YOUR OBJECTIVE
Arrange the lines as a Markdown table with two columns, "Row" and "Line." Give each row a number and skip blank lines. Begin at the line that contains "How much distance" and stop after the last line of the records, including both ends.

GIVEN ENTRIES
··········

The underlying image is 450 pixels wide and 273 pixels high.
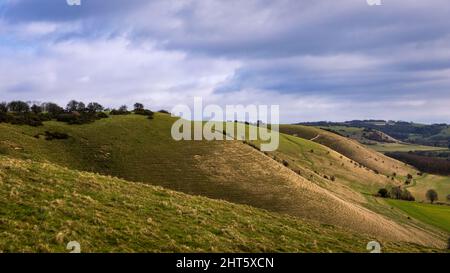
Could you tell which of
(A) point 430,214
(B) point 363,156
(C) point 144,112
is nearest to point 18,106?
(C) point 144,112

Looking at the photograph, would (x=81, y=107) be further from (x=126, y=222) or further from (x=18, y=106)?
(x=126, y=222)

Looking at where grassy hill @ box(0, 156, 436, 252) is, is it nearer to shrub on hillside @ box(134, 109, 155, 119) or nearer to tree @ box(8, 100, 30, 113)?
shrub on hillside @ box(134, 109, 155, 119)

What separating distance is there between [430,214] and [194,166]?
4611 centimetres

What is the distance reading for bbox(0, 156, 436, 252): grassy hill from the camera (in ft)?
61.9

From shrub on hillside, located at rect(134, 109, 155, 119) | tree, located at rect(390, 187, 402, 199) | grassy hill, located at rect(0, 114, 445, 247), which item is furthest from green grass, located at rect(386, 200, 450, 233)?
shrub on hillside, located at rect(134, 109, 155, 119)

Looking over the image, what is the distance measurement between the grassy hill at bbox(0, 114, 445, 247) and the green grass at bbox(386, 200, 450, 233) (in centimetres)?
617

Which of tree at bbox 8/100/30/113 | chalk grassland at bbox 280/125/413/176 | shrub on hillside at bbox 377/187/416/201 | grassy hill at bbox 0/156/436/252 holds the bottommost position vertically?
shrub on hillside at bbox 377/187/416/201

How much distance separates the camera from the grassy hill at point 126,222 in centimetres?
1885

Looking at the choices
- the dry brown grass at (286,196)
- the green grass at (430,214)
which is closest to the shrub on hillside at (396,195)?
the green grass at (430,214)

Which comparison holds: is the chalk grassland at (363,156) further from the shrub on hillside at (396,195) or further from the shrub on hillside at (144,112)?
the shrub on hillside at (144,112)

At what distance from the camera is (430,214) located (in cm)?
7981

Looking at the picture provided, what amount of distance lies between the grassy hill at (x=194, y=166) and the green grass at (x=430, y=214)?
20.3ft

··········

SOLUTION TO THIS PROBLEM
| Row | Line |
|---|---|
| 1 | How much distance separates the camera from the grassy hill at point 126,222 in centimetres? |
| 2 | 1885 |
| 3 | Looking at the choices |
| 4 | - the dry brown grass at (286,196) |
| 5 | - the green grass at (430,214) |
| 6 | which is closest to the shrub on hillside at (396,195)? |
| 7 | the green grass at (430,214) |
| 8 | Which comparison holds: is the chalk grassland at (363,156) further from the shrub on hillside at (396,195) or further from the shrub on hillside at (144,112)? |
| 9 | the shrub on hillside at (144,112) |
| 10 | At what distance from the camera is (430,214) located (in cm)? |
| 11 | 7981 |
| 12 | Looking at the picture provided, what amount of distance lies between the grassy hill at (x=194, y=166) and the green grass at (x=430, y=214)? |
| 13 | 20.3ft |